Hidden Tracks

Amber in tree final I have files with titles such as “Accidental Shooting Settlements” and “Art Authentication” as well as “Pricing Art” and “Parrot Questions.” I finally deleted the one on 1989 Aerostar vans. The struggling old van made it through Shaman’s Blues and Snake Face and retired, with no one commenting on how I’d handled its various mechanical problems. That’s how it should be. I want to hide my tracks. Readers usually shouldn’t be paying attention to my research, but since this is a blog about writing, I’m going to go backstage and show the process.

Readers notice all the scholarly articles in The Calling. This book may look as though I worked harder on research compared to the rest, but in fact it was the easiest. I didn’t venture outside my areas of expertise, and I set it in places I knew well.When I lived in Norfolk, I’d visited a number of alternative healers there and several psychics in Virginia Beach—out of pure curiosity, with no idea they would end up as background for a book.  An important character in this story is a professor in health sciences and so am I. To find the material on alternative medicine and research in the field, all I had to do was relocate the right articles. I knew where they’d been published and I remembered the content.

More often, I don’t realize how much I’ll need to know about a subject until I’m into the first draft of a book. I immediately start keeping research lists, things to look up or ask experts about, and I dig into these questions as I go along.

When the character of Jamie showed up in Shaman’s Blues, I read books about current Australian Aboriginal culture in order to understand his roots. I studied Aussie slang and was blessed with an Australian critique partner who could tell if I got it right. And then there’s his van. It’s close to being a character in the next book, Snake Face. I took notes during Car Talk. I looked up timing belts and timing chains, I looked up the last year that these vans were made with carburetors, and I looked at pictures of their engine parts. A musician who had toured with a band read the manuscript to make sure I portrayed life on the road correctly. And I consulted a couple of lawyers about a major plot point. I double-checked some details of the medical treatments and outcomes for a particular injury. And I searched out the name of a Greek drinking dance. This is, I think, typical in the creation of a book, more typical than the ease with which I could pull together the seemingly obscure scholarship in The Calling.

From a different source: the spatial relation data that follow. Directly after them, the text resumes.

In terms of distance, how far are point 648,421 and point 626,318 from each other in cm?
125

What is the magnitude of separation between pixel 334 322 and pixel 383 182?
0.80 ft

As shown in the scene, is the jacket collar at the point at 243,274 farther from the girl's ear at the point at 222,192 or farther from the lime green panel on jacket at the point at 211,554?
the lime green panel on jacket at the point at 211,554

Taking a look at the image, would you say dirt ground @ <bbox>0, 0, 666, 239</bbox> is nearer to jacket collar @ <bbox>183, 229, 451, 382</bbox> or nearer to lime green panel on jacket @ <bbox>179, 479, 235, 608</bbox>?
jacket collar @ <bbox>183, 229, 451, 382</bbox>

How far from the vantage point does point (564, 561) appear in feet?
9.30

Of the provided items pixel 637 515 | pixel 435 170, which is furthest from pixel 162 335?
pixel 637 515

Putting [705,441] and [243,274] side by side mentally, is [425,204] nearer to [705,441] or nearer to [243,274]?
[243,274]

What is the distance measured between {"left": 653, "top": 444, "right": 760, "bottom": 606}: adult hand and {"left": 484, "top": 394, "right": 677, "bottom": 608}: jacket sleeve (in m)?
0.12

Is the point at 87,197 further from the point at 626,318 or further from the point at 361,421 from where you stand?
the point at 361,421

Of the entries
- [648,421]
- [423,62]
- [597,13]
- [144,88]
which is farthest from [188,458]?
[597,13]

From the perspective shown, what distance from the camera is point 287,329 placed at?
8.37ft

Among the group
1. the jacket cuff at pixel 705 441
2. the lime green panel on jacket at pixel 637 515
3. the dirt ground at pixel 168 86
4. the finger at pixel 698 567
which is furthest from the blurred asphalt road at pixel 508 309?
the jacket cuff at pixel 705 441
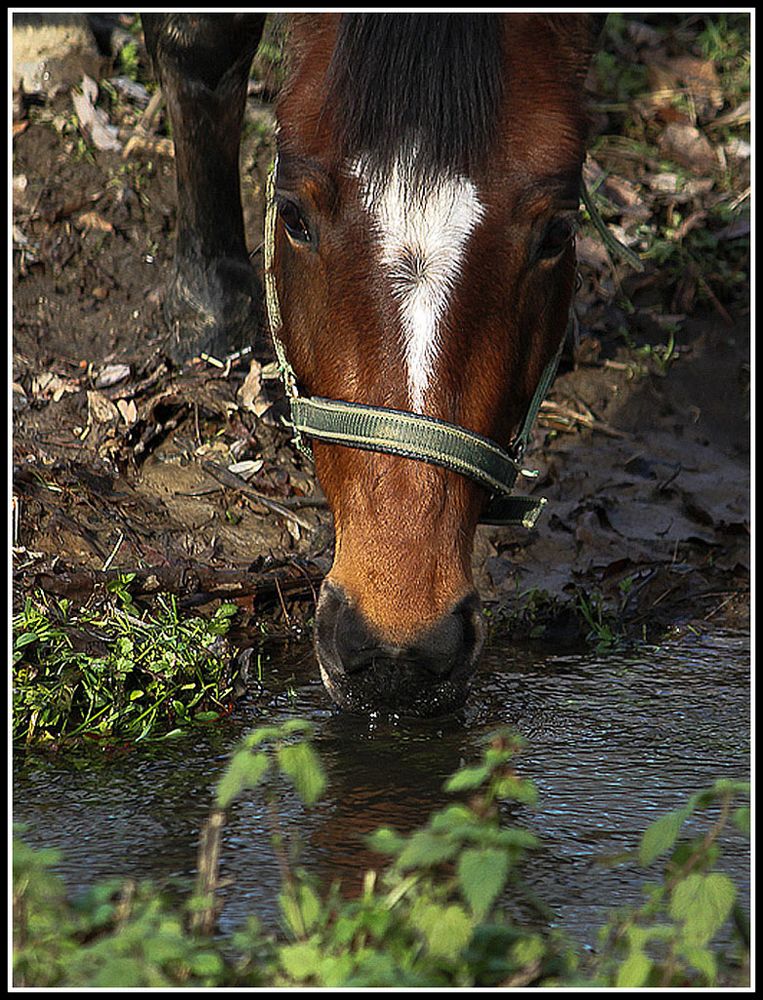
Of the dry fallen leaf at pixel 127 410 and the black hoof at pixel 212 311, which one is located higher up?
the black hoof at pixel 212 311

For Soul Loss I reread some books on neo-shamanism to refresh my memory of a strange workshop I once attended as part of a conference, and I researched Tarot cards and Cochiti Pueblo beliefs about the dead. I also had to find out what was involved in setting up a festival. For Ghost Sickness I had to study up on parrots, since several play roles in the story, and also looked into rodeo injuries, and many matters related to art. Even though I’d set the story in familiar places, I revisited the Mescalero Apache reservation and took a careful, observant walk through Truth or Consequences to make doubly sure that certain events could happen as I wrote them. I could go on and on. It’s amazing what I discover that don’t know—or what I’ve forgotten that I thought I knew. But that list with the heading “Look Up” eventually gets crossed off and ideally readers have no idea I had to work so hard on that van. All they need to care about is the character driving it.